The black-and-red broadbill lays eggs in clutches of 2–3 (occasionally with a fourth runt egg), with the eggs being 25.0–29.3 × 18.2–20.7 mm in size. The eggs are whitish to pinkish in color and are present in three morphs, with most having dense reddish-brown splotches all over the surface, concentrated at the large end, while some have only sparse brick-red splotching. Some eggs have been reported with sparse black spots. Eggs are laid at intervals of 24 hours, and both sexes incubate the eggs. Incubation takes 21 days, after which altricial young hatch. The young are cared for by both parents for around 17 days. Threats to young include forest fires, predators, and human disturbance.

=== Diet ===
Chiefly insectivorous, the black-and-red broadbill feeds on a variety of insects such as ants, beetles, crickets, grasshoppers, caterpillars, and hemipteran bugs. It also feeds on a variety of riverine creatures, such as mollusks, snails, crustaceans, and small fish. It has been documented to eat seeds and leaves, although these may also have been taken incidentally. Foraging is done by seizing prey from the ground and the water's edge. It has also been observed catching flying moths from above streams.

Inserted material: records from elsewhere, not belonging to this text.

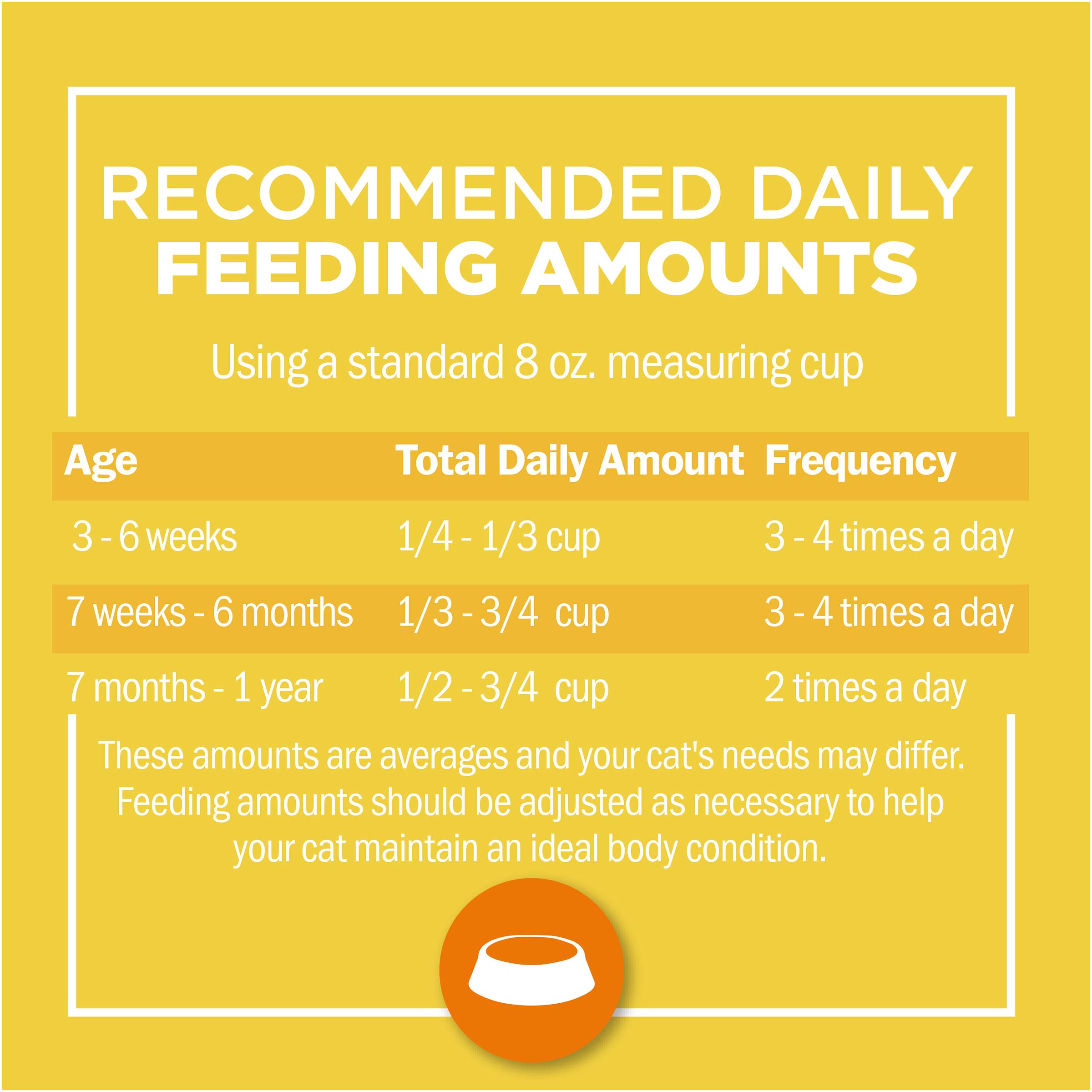 RECOMMENDED DAILY
FEEDING AMOUNTS

Using a standard 8 oz. measuring cup

| Age | Total Daily Amount | Frequency |
|---|---|---|
| 3 - 6 weeks | 1/4 - 1/3 cup | 3 - 4 times a day |
| 7 weeks - 6 months | 1/3 - 3/4 cup | 3 - 4 times a day |
| 7 months - 1 year | 1/2 - 3/4 cup | 2 times a day |

These amounts are averages and your cat's needs may differ. Feeding amounts should be adjusted as necessary to help your cat maintain an ideal body condition.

=== Parasites and predators ===
In Vietnam, a 2014 study of 157 black-and-red broadbills found that all the examined individuals were parasitized by the chewing louse Myrsidea claytoni. The number of parasites ranged from 5–80, with 27 on average. This was a case of host-switching, as all the other natural hosts of M. claytoni in Vietnam are bulbuls. They have also been observed being parasitized by a species of louse in the genus Brueelia in Cat Tien. Its nests are parasitized by the oribatid mites Dimidiogalumna grandjeani and Yoshiobodes hexasetosus, and the prostigmatic mite Neocunaxoides tropicus in Vietnam. In Thailand, the subspecies malaccensis and siamensis are parasitized by the chewing louse Guimaraesiella cyanophoba. Potential predators of the black-and-red broadbill include raptors, civets, monkeys, snakes, and monitor lizards.

== Status ==
Although the black-and-red broadbill's population has not been determined and is thought to be decreasing, it is not considered to be threatened due to its large range and is consequently listed as least-concern on the International Union for Conservation of Nature (IUCN) Red List of Threatened Species. The Irrawaddy broadbill, considered a separate species by the IUCN, is also listed as being of least-concern despite a decreasing population. The species occurs in many protected areas throughout its range, where its populations are relatively secure. However, it has experienced considerable declines in some parts of its range, such as Thailand, due to deforestation, although it is still locally common where suitable habitat exists. The broadbill is common in the lowlands on Borneo, but is rare at higher elevations and in forest. On Sumatra, it was previously reported as being the most prevalent broadbill, but is now very rare despite a large distribution. It is generally hard to find in Indochina, but is locally abundant in suitable habitat. It is also common where suitable habitat exists in Myanmar, although there is a lack of recent records corroborating this. Other threats to the species include trapping for the songbird trade and hunting.